Als mich die Olivenöl-Knoblauch Wolke erwischte, die von den heißen Flusskrebsen ausging, merkte ich erst wie hungrig ich war, noch ein kleiner Schluck vom Aperol und hinein ins Vergnügen!

Ein Rucola-Bett bildete das Fundament, dieser wurde rustikal mit Balsamico und einem Strahl Öl angemacht, zusammen mit dem Öl der Krebse ergab sich ein köstliches Dressing. Die Krebsschwänze, deren Menge mich positiv überraschte, hatten einen leicht süßlichen Eigengeschmack und gingen geschmacklich trotz Chili und Knoblauch nicht unter.

Im Salat fanden sich noch Granatapfelkerne und fein geschnittene Frühlingszwiebeln deren Grün der Koch auch als Dekoration auf den Krebsen nutzte, eine schöne Kombination, nicht nur optisch.

Man kann sicherlich trefflich darüber streiten, ob der augenscheinliche Parmesan zu den maritimen Hauptakteuren passt, man munkelt in Italien sei es bei Strafe verboten, zu Pasta mit Fisch und Co.
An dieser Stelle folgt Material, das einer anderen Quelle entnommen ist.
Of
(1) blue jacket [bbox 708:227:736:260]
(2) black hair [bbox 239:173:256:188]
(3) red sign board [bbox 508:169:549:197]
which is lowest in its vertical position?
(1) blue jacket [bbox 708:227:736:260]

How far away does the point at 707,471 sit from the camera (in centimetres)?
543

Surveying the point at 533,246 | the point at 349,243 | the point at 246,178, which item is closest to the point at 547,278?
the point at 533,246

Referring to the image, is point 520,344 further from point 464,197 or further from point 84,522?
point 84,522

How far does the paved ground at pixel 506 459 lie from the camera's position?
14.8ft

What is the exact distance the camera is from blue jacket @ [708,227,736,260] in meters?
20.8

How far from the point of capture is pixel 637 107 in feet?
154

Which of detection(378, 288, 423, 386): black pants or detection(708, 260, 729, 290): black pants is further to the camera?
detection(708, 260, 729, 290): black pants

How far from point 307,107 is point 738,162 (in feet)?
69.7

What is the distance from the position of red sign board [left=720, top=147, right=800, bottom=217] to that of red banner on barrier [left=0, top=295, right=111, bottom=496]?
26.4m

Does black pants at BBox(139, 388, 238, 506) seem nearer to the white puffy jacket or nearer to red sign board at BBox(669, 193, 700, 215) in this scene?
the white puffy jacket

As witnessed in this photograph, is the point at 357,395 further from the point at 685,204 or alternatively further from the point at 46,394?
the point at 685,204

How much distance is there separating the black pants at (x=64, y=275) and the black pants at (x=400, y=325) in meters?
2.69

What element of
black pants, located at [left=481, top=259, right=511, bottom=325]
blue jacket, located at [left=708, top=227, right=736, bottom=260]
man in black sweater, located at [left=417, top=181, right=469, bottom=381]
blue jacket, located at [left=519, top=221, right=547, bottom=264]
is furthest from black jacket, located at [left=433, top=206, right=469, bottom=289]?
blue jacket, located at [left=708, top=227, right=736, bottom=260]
Käse zu verlangen.

Wobei ich die Erfahrung gemacht habe, daß die meisten Italiener das genauso nach Gusto handhaben wie jeder andere auch, erlaubt ist was gut schmeckt und solche antiken Dogmen werden in erster Linie von nicht-italienischen Food-Bloggern und –Journalisten gepflegt, die sich stolz damit brüsten die einzig wahre Lehre zu kennen, weil sie mal vor 20 Jahren in der Toskana Nudeln essen waren.

Der Käse fügte sich gut ein, denn er war jung und mild - ich denke Grana Padano – und steuerte noch ein wenig mehr Umami bei, glücklich dippte ich Brot in den köstlichen Bodensatz des Tellers, nippte an meinem Aperol und verspeiste mit großem Appetit eine für mich persönlich fast perfekte Vorspeise zu einem angesichts des Gebotenen günstigen Preis.

Rumpsteak vom heimischen Rind „Dry Aged“ – 23,50€
Merlot Barrique, Weingut Schnabel, Rheinhessen – 0,2l zu 6,50€

Die Steakkarte hatte wie schon erwähnt eine nette Auswahl heimischer Optionen zu bieten, ein Iberico Filet bildete die einzige Ausnahme. Und das finde ich gut, es gibt gutes Rind hierzulande und man muss nicht immer über den großen Teich schielen nur weil es en vogue ist, auch wenn ich zugebe, gewisse Überseequalitäten geschmacklich sehr zu schätzen.

Ein wenig gestolpert ist man in der Karte dann doch noch, ein Rumpsteak vom pommerschen Rind für 39,50€, vier Wochen trocken gereift wird sinngemäß mit „durch langes Reifen erreicht das Fleisch die höchste  der drei Marmorierungsstufen“ beworben.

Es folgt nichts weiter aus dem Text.